I read this thinking I could have written it myself. There's so many little losses layered on to our enormous loss. I wish people got that.
"Its amazing to me how poorly people deal with the dark emotions. These days they intermingle with the light ones. I can be happy/sad. I can be calm/anxious. I'm not sure I ever envision it being any different. And no that doesn't make me clinically depressed. Every happy moment is a happy moment I have without my son. Every adventure is an adventure he's missed. And every beautiful day...he. is. still. gone"
that is an absolutely beautiful piece of writing, I can associate so much of what you articulate in this post, our angels are always with us and people should give ongoing support to baby loss parents so much so, I don't know if it's their level of lack of understanding or not wanting to upset us, but by not saying anything it can isolate us...feeling for you and the sadness is with us, it's a "new normal" a place in our heart whereby it will sit forever, but we learn to live with it..it's such a myriad of emotion that we have to work through, thinking of you
Louisa
You are so right on the isolating and alienating Sarah. I am right there with you, every step of the way. And I will always remember Ezra with you.
I wish more people were capable to be there for us, remember with us and continue to love us in our sadness but sadly, it doesn't happen often. I'll always remember Ezra with you, even though I never met him, I miss him and his crooked little grin.

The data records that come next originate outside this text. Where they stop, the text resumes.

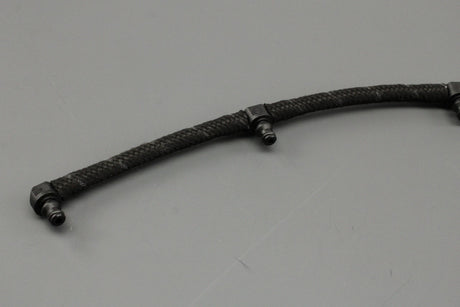 BMW 5' E39 7' E38 E65 X5 diesel fuel overflow hose (M57) 13537789607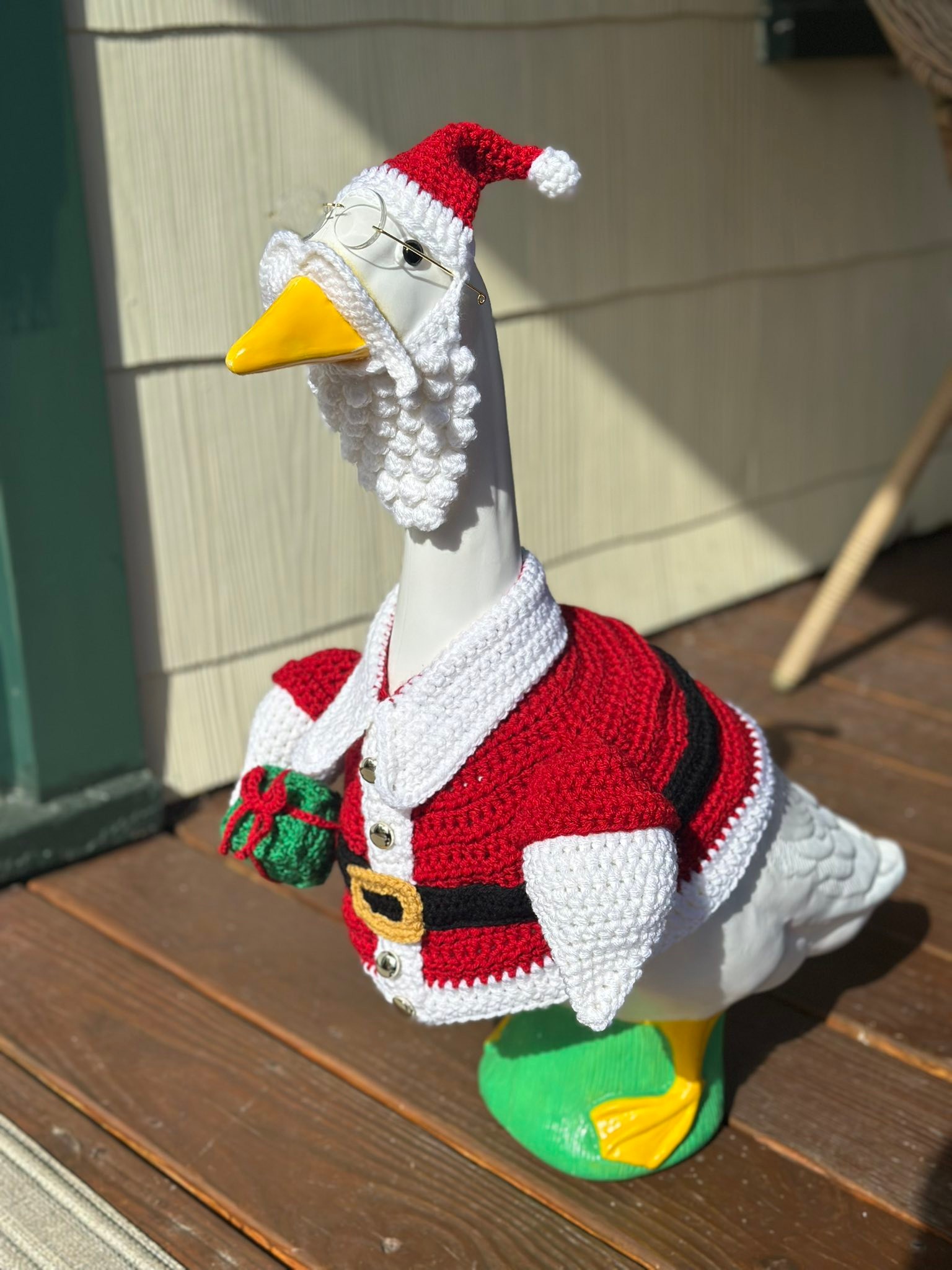 The Porch Goose Club of America | Facebook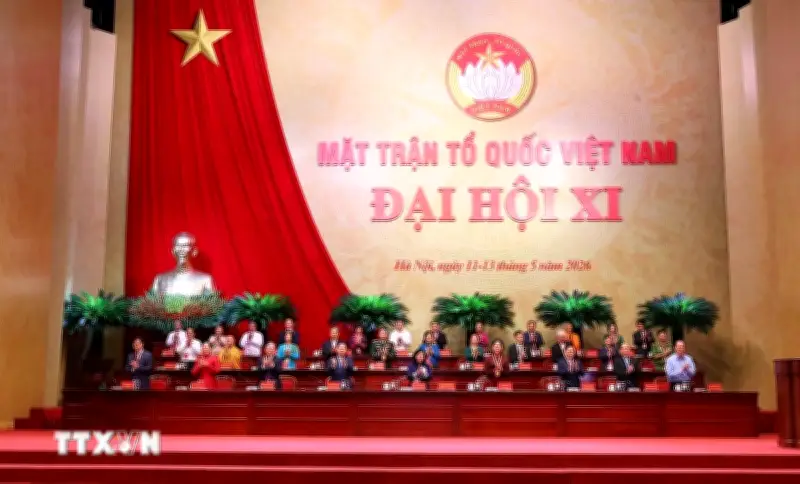 Kỳ vọng của giới văn nghệ sĩ vào Đại hội Mặt trận Tổ quốc Việt Nam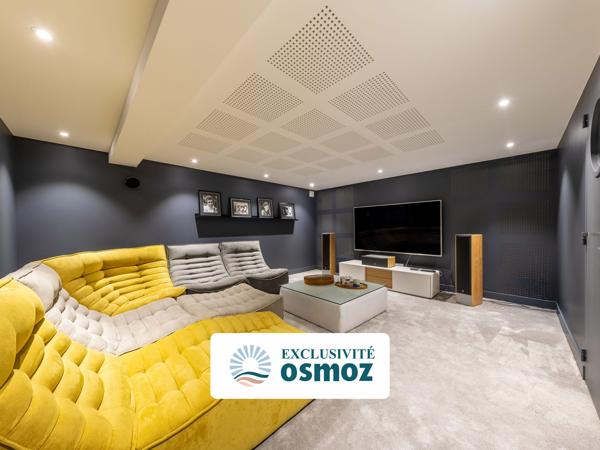 Les Minimes – Maison contemporaine avec vue port et mer !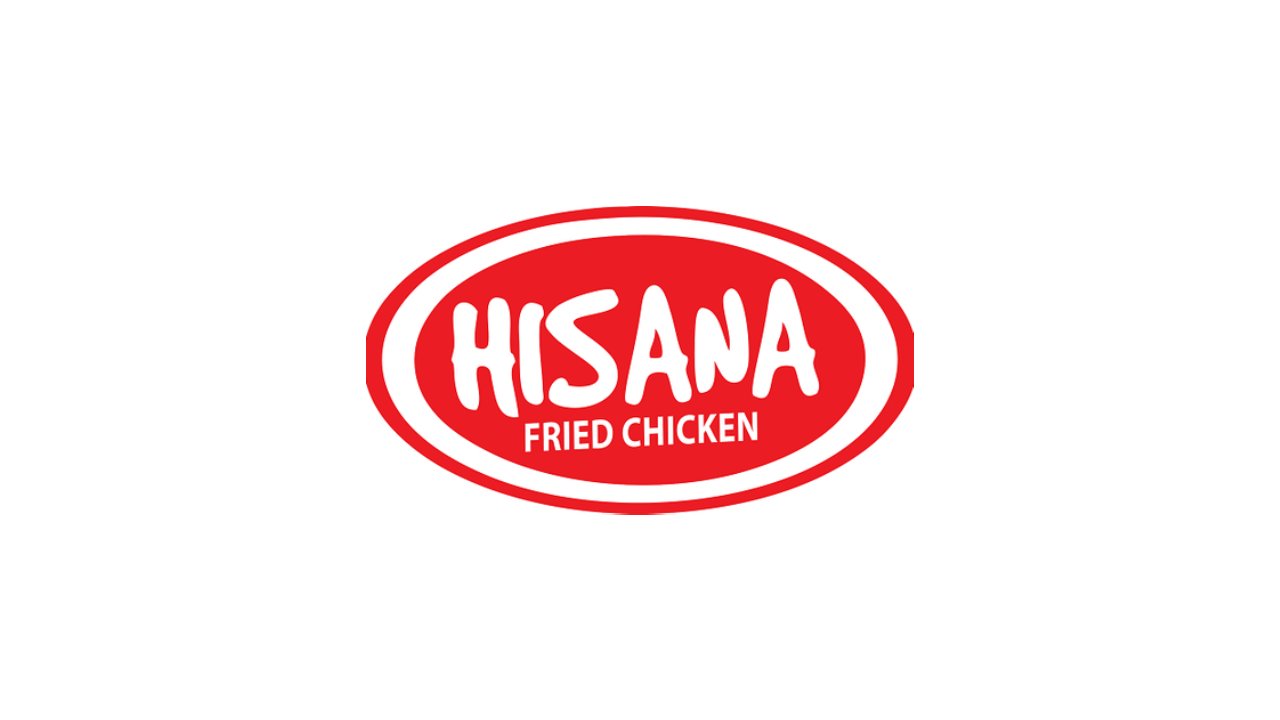 Logo Hisana Fried Chicken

Much love. xoxo
wow sarah. there is so much in this post that i want to respond to.
a lot of our friends say they read which helps them to know how we're doing, and they feel like they do b/c of it. i kinda get mad when someone tells me they don't read it, i don't understand why they wouldn't want to keep up. but maybe they don't want to know how sad we really are. i don't know.

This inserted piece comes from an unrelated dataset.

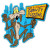 Wile E. Coyote Roadrunner Vynil Car Sticker Decal - Select Size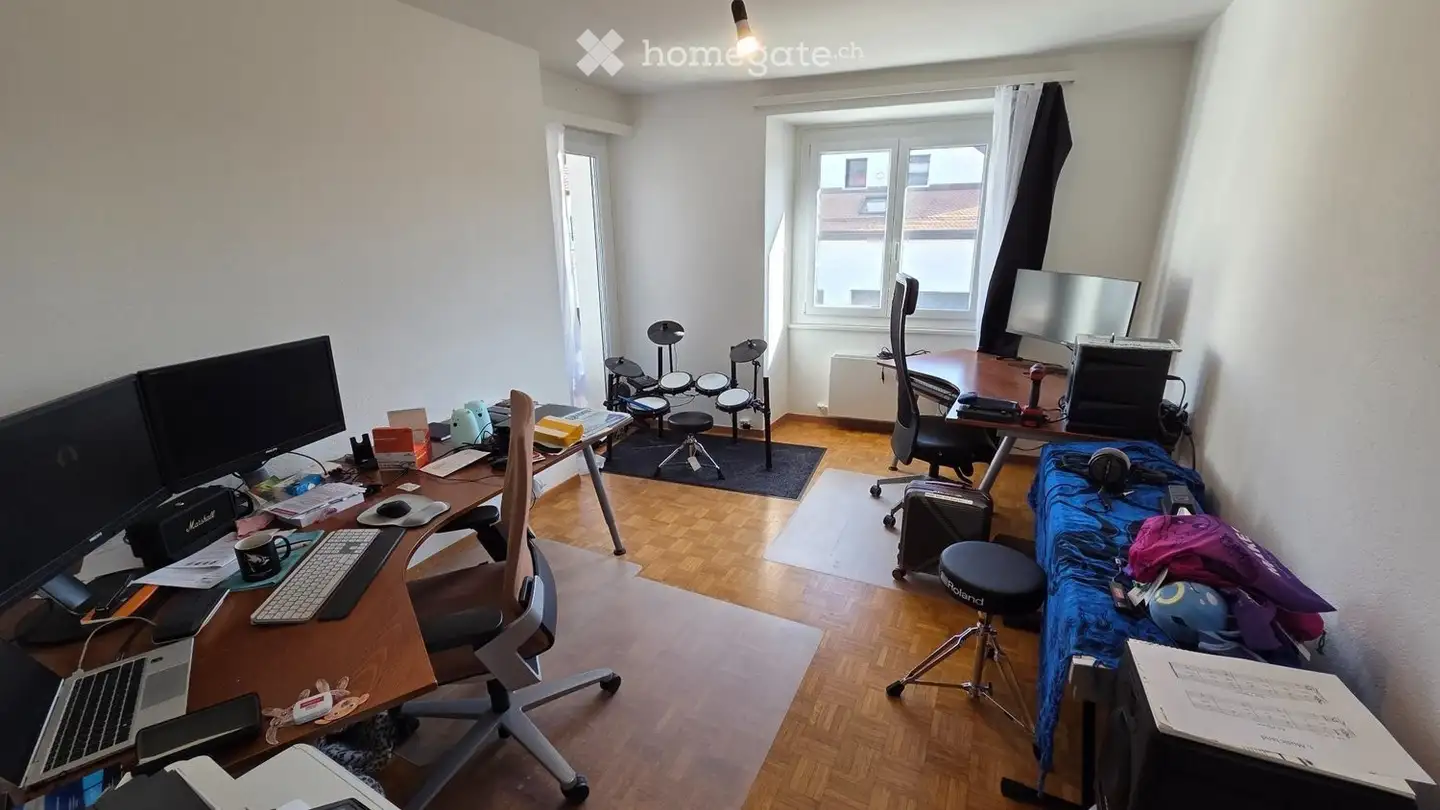 Wohnung mieten - Vers-Chez-Patthey 19, 1420 Fiez - Foto 3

i hate small talk. i hate being social. its all fake to me now. i try to pretend sometimes i'm ok, but its emotionally draining.
its all just so complicated. i feel like i don't even know the answer. i don't know what's right or wrong.
anyway, i'm here sarah, i missed you while i have been gone. xoxo
I completely get this post. I feel so bitter about it all.
Beautifully written, Sarah.
Thinking of you.
Yes, Sarah, yes!
People don't ask. Mostly. I did get asked 'how are you' on the weekend by someone who really meant it. Its so nice when that happens. Like you can stop holding your breath.
I am here, always. You and that little boy are never far from my thoughts. And that's true - when I think of Alice, I naturally think of her other little friends...
sendin you love, xxx
I so agree about how isolating it all is. I keep womdering if my friends and family really believe that pretending I'm okay really means I'm okay. And I hate when people tell me how great I look after losing weight.